Ricopia senza modifiche il tratto che va dall'inizio delle voci fino alla riga che contiene "eruption at (53, 281)", estremi inclusi. Nella risposta tralascia le immagini.

====== Dati in ingresso ======

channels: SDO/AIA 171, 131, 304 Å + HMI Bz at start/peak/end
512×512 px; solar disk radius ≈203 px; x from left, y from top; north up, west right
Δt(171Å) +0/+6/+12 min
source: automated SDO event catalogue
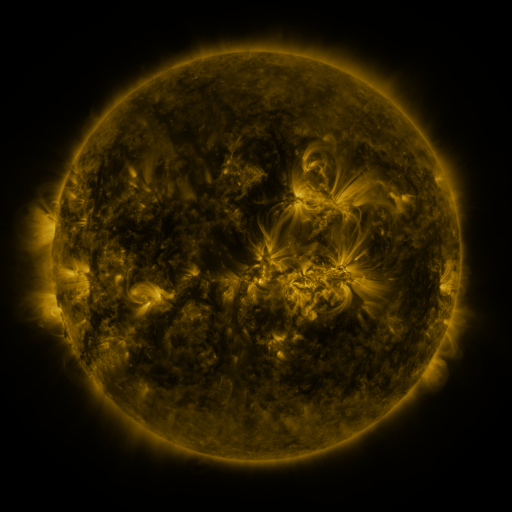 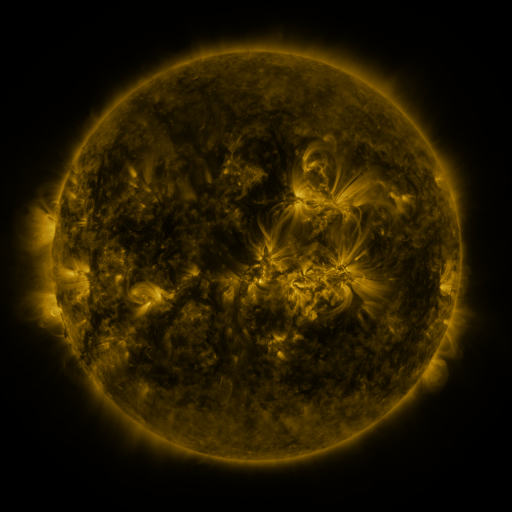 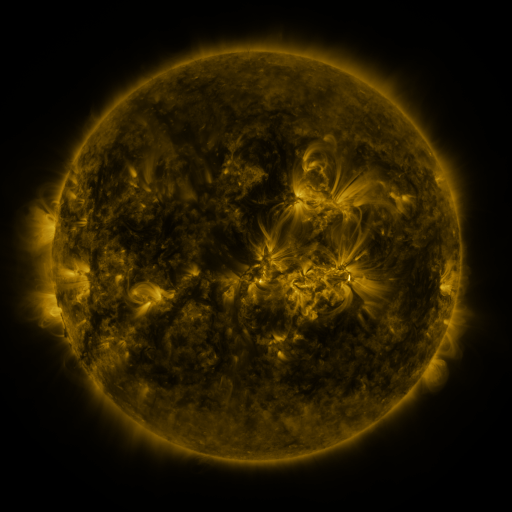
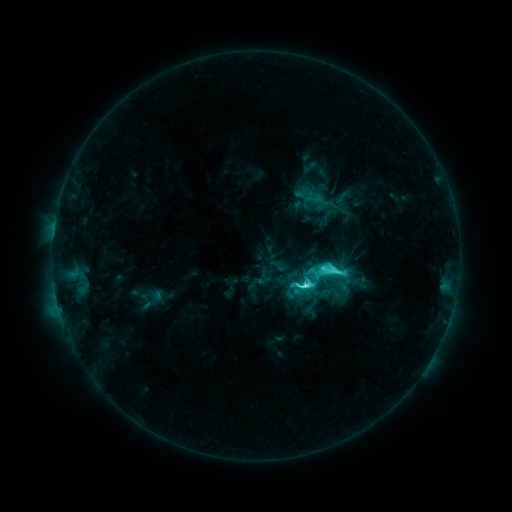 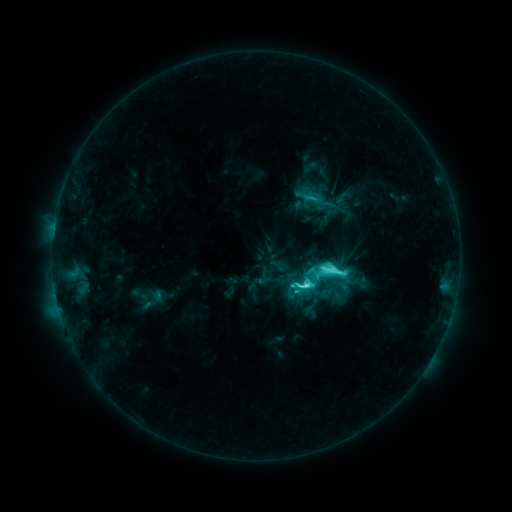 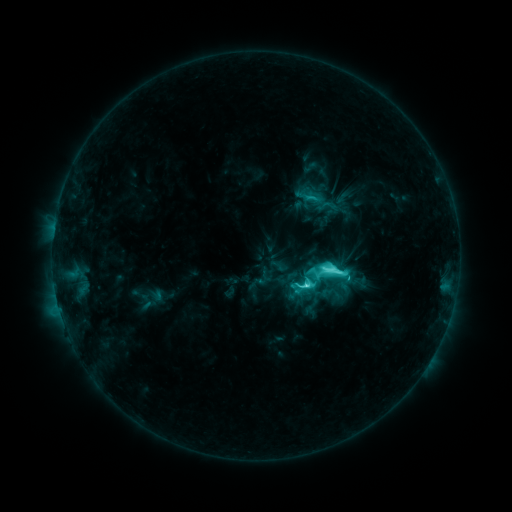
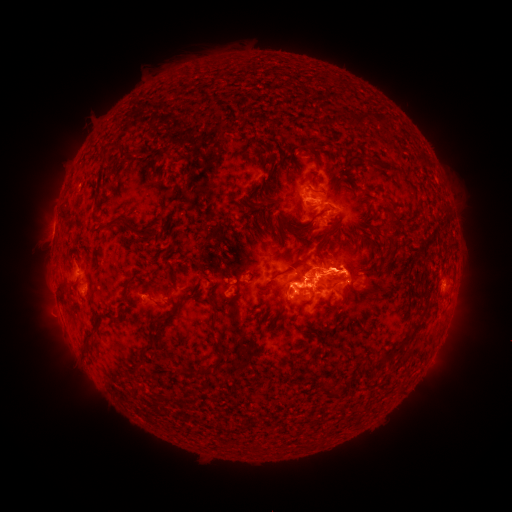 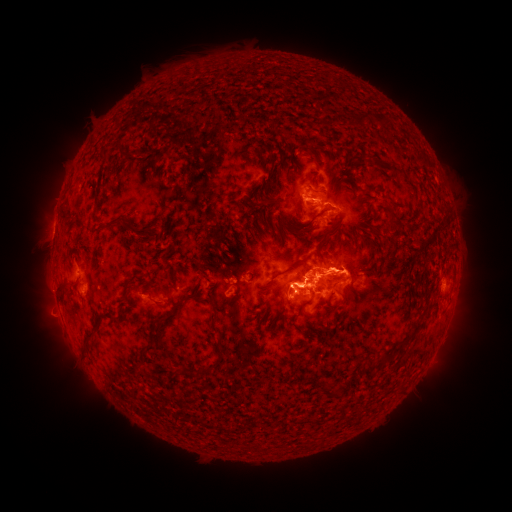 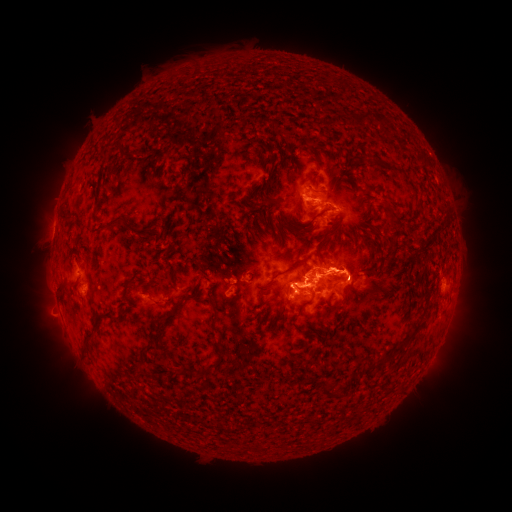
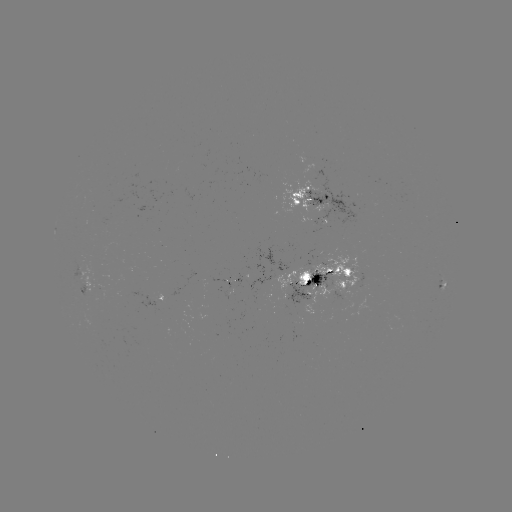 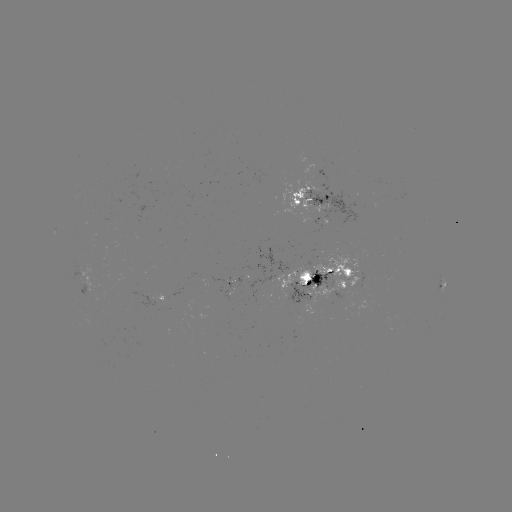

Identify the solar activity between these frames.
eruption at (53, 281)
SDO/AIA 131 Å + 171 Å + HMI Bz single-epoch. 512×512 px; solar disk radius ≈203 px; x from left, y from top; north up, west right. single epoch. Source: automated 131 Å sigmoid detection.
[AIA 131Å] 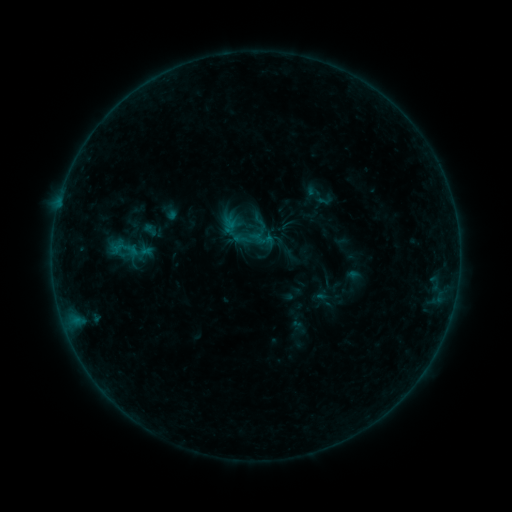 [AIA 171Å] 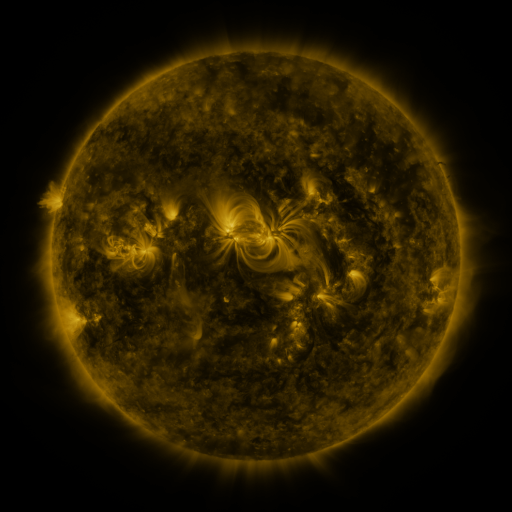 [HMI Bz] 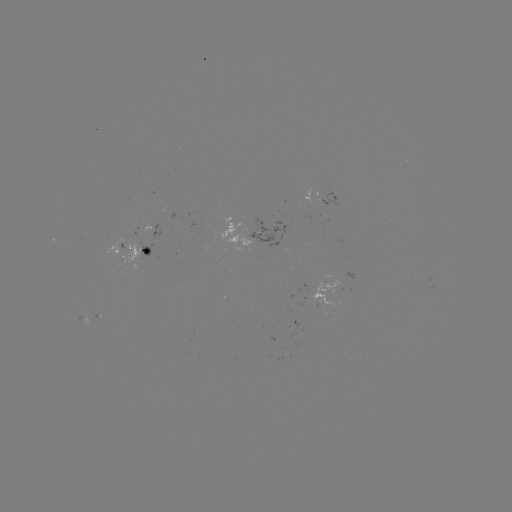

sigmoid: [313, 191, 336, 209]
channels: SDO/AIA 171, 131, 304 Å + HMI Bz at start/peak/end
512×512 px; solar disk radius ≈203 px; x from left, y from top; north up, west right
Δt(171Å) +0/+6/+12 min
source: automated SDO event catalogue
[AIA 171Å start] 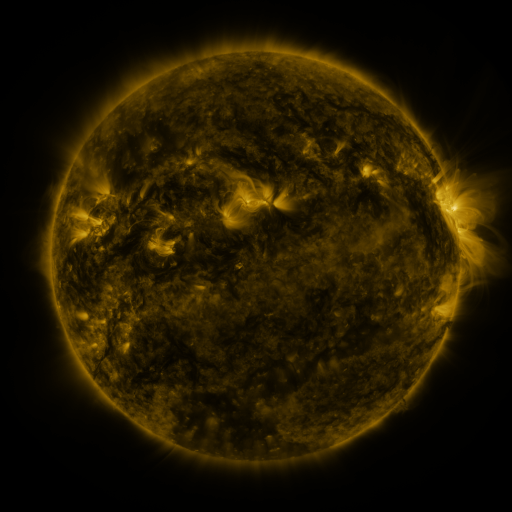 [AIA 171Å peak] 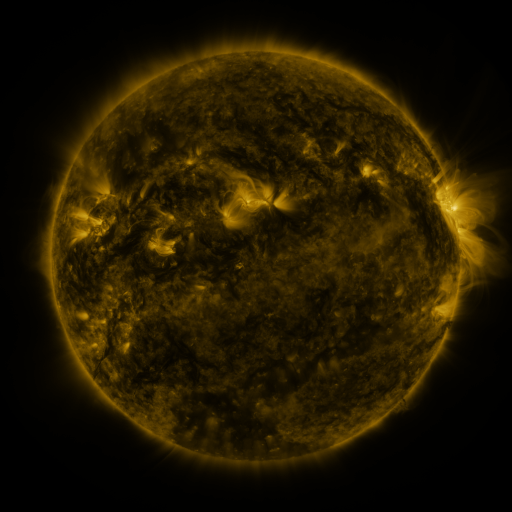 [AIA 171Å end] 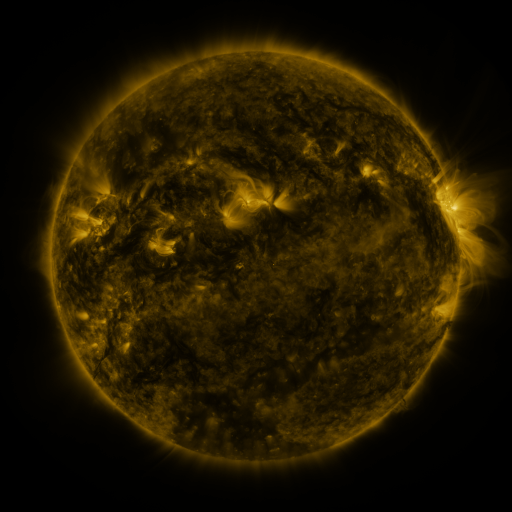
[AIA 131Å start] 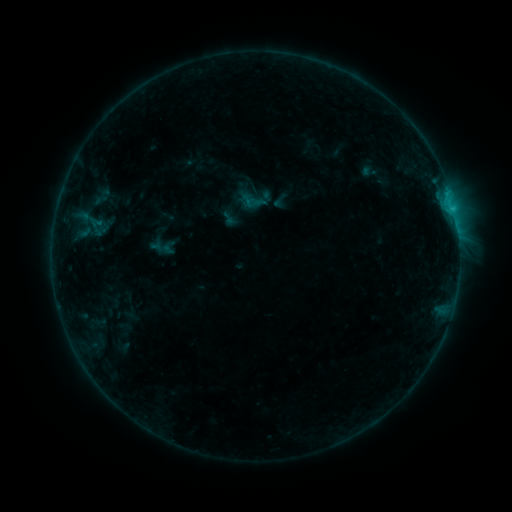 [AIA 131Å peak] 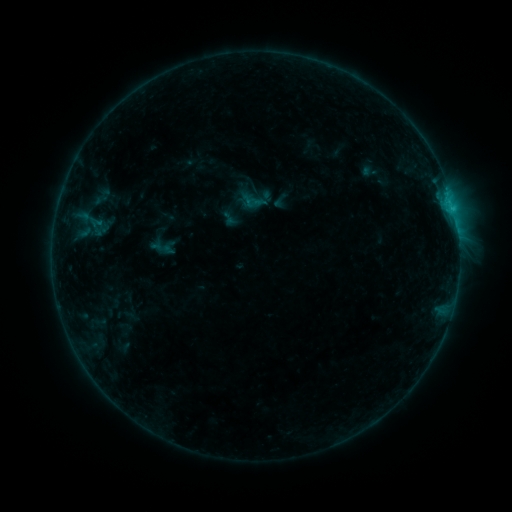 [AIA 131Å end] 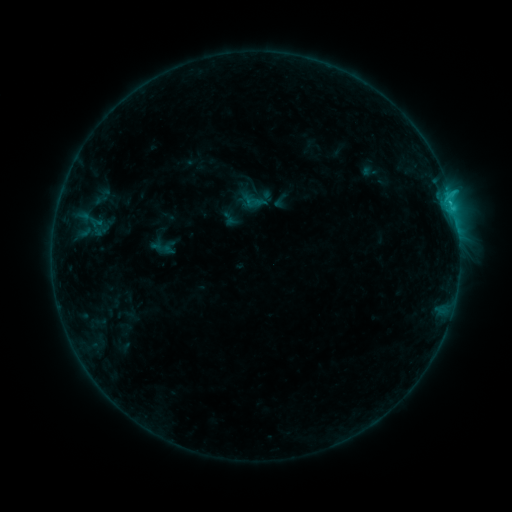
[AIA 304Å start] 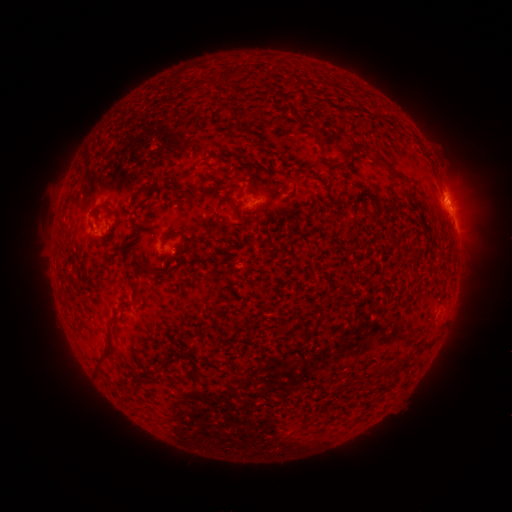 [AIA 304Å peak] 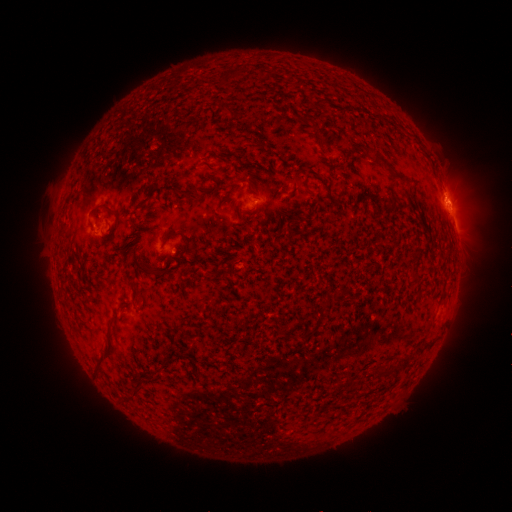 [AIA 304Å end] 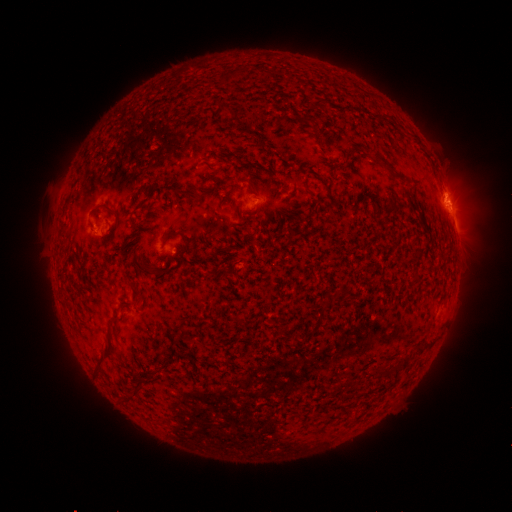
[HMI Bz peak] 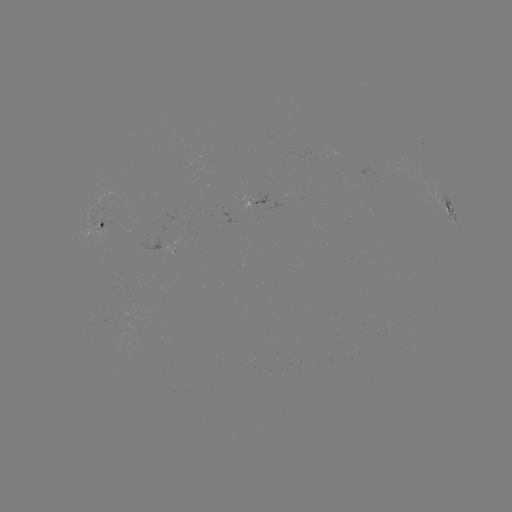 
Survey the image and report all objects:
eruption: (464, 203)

======

## Risposta completa:
channels: SDO/AIA 171, 131, 304 Å + HMI Bz at start/peak/end
512×512 px; solar disk radius ≈203 px; x from left, y from top; north up, west right
Δt(171Å) +0/+6/+12 min
source: automated SDO event catalogue

Identify the solar activity between these frames.
eruption at (53, 281)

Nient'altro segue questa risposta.